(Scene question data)

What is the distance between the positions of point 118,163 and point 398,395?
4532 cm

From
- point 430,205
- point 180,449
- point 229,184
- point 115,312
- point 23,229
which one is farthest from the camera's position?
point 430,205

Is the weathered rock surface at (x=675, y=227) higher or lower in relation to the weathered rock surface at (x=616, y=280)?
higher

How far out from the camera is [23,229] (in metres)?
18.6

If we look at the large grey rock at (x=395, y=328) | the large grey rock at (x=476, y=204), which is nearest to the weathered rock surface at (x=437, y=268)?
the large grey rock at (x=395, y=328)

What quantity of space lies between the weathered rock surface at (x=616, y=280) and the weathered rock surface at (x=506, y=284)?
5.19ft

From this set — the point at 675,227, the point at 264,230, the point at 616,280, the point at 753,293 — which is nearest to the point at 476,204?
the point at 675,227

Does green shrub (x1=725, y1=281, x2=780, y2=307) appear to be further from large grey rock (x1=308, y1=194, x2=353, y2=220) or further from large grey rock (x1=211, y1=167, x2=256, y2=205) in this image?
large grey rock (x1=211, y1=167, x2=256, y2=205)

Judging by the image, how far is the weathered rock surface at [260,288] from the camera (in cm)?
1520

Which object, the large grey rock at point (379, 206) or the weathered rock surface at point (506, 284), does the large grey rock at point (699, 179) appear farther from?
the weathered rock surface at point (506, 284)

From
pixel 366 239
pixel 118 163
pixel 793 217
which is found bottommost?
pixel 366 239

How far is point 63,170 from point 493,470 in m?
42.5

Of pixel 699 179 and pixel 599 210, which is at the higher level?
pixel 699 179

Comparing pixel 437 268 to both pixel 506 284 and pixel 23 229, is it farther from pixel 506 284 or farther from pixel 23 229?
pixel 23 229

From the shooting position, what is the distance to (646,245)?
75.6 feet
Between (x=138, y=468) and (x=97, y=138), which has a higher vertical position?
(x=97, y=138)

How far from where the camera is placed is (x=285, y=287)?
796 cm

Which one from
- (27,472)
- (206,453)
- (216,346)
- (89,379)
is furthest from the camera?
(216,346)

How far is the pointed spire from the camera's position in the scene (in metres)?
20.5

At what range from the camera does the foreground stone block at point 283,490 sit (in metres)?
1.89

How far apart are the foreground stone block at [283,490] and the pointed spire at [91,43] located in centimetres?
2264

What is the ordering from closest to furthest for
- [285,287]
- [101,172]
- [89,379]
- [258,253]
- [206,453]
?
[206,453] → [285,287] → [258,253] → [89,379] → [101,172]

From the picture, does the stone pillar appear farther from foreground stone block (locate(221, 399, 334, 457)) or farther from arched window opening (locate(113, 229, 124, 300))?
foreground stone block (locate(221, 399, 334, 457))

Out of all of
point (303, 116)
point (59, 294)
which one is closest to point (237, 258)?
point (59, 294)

- _WHAT TO DO_
Convert every line of the data above into a JSON list of strings, one string per line, leaving out blank lines.

- _WRITTEN RESPONSE_
[
  "What is the distance between the positions of point 118,163 and point 398,395?",
  "4532 cm",
  "From",
  "- point 430,205",
  "- point 180,449",
  "- point 229,184",
  "- point 115,312",
  "- point 23,229",
  "which one is farthest from the camera's position?",
  "point 430,205",
  "Is the weathered rock surface at (x=675, y=227) higher or lower in relation to the weathered rock surface at (x=616, y=280)?",
  "higher",
  "How far out from the camera is [23,229] (in metres)?",
  "18.6",
  "If we look at the large grey rock at (x=395, y=328) | the large grey rock at (x=476, y=204), which is nearest to the weathered rock surface at (x=437, y=268)?",
  "the large grey rock at (x=395, y=328)",
  "What quantity of space lies between the weathered rock surface at (x=616, y=280) and the weathered rock surface at (x=506, y=284)?",
  "5.19ft",
  "From this set — the point at 675,227, the point at 264,230, the point at 616,280, the point at 753,293 — which is nearest to the point at 476,204?",
  "the point at 675,227",
  "Does green shrub (x1=725, y1=281, x2=780, y2=307) appear to be further from large grey rock (x1=308, y1=194, x2=353, y2=220) or further from large grey rock (x1=211, y1=167, x2=256, y2=205) in this image?",
  "large grey rock (x1=211, y1=167, x2=256, y2=205)",
  "Judging by the image, how far is the weathered rock surface at [260,288] from the camera (in cm)?",
  "1520",
  "Which object, the large grey rock at point (379, 206) or the weathered rock surface at point (506, 284), does the large grey rock at point (699, 179) appear farther from?",
  "the weathered rock surface at point (506, 284)",
  "From",
  "pixel 366 239",
  "pixel 118 163",
  "pixel 793 217",
  "which is found bottommost?",
  "pixel 366 239",
  "How far is point 63,170 from point 493,470 in m?",
  "42.5",
  "Of pixel 699 179 and pixel 599 210, which is at the higher level?",
  "pixel 699 179",
  "Comparing pixel 437 268 to both pixel 506 284 and pixel 23 229, is it farther from pixel 506 284 or farther from pixel 23 229?",
  "pixel 23 229",
  "From the shooting position, what is the distance to (646,245)?",
  "75.6 feet",
  "Between (x=138, y=468) and (x=97, y=138), which has a higher vertical position?",
  "(x=97, y=138)",
  "How far from where the camera is placed is (x=285, y=287)?",
  "796 cm",
  "Which one from",
  "- (27,472)",
  "- (206,453)",
  "- (216,346)",
  "- (89,379)",
  "is furthest from the camera?",
  "(216,346)",
  "How far is the pointed spire from the camera's position in the scene (in metres)?",
  "20.5",
  "At what range from the camera does the foreground stone block at point 283,490 sit (in metres)?",
  "1.89",
  "How far apart are the foreground stone block at [283,490] and the pointed spire at [91,43] located in centimetres?",
  "2264",
  "What is the ordering from closest to furthest for",
  "- [285,287]",
  "- [101,172]",
  "- [89,379]",
  "- [258,253]",
  "- [206,453]",
  "?",
  "[206,453] → [285,287] → [258,253] → [89,379] → [101,172]",
  "From the picture, does the stone pillar appear farther from foreground stone block (locate(221, 399, 334, 457)) or farther from arched window opening (locate(113, 229, 124, 300))?",
  "foreground stone block (locate(221, 399, 334, 457))",
  "Out of all of",
  "point (303, 116)",
  "point (59, 294)",
  "which one is closest to point (237, 258)?",
  "point (59, 294)"
]